** start of Text to read **
What a bizarre comment. That is literally the exact opposite of how it works - absent collective action, a larger pool of workers weakens the bargaining position, it doesn't strengthen it.
'Labour Day' which just happened, is a day to celebrate the rights achieved by Labour in this regard.
But even with proper Unions, in most situations, they're not going to be able to compel salaries higher than owners and management - the underlying economic reality of the fact that there are 10 workers to replace every Union worker is a powerful pressure on the fairly artificial nature of Unions.
From even the most remotely classically liberal perspective, the idea that 'A factory hires 10 employees, and now those sole 10 employees get to determine the operating terms of the business' is a pretty unnatural construct.
Unions have waned at least in part because of much better worker protections and minimum wage, which seems to have solved a great deal of the issues, but of course tension remains and I think the way we do minimum wage (so as to put a floor on the lack of negotiating power of unskilled individuals) is probably not nearly as intelligent as it could be.
This is explained in the same paragraph. Adam's theory is that the wealthy business owners collude against the workers while at the same time lobbying for laws that make it illegal for workers to combine. He says that these conflicts frequently play out violently and rarely end well for the workers.
This is explained in in Wealth of Nations in Chapter 8, "On The Wages of Labour."
More generally, Smith seems not to have been read by many economists, or at least his theory is rather different from what is ascribed to him by textbooks.
** end of Text to read **
** start of Data provided **
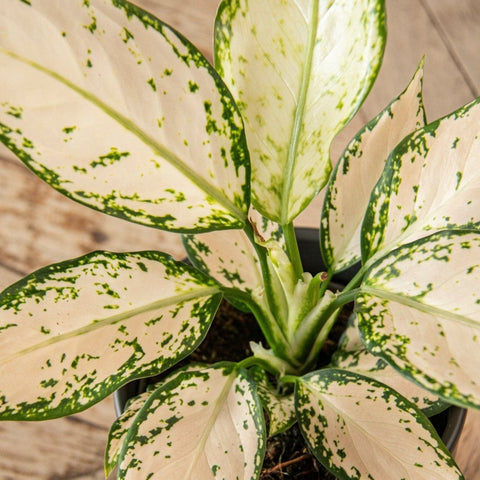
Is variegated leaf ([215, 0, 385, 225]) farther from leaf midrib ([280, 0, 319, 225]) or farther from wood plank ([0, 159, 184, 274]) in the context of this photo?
wood plank ([0, 159, 184, 274])

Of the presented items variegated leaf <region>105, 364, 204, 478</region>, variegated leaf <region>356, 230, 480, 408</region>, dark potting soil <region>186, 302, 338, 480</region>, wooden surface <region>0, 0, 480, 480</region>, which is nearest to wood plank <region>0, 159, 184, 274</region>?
wooden surface <region>0, 0, 480, 480</region>

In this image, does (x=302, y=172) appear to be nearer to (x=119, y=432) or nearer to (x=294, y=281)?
(x=294, y=281)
** end of Data provided **
Work to do:
- 1) In the text on unions, which chapter of Wealth of Nations is given as the place where this is explained?
- 2) Summarize the text on unions in two sentences.

Solutions to the exercise:
- 1) Chapter 8, "On The Wages of Labour."

- 2) Without collective action, a larger pool of workers weakens their bargaining position, and even unions face pressure from the many workers available to replace each union worker. In Chapter 8 of Wealth of Nations, Smith holds that wealthy business owners collude against workers while lobbying for laws that make it illegal for workers to combine.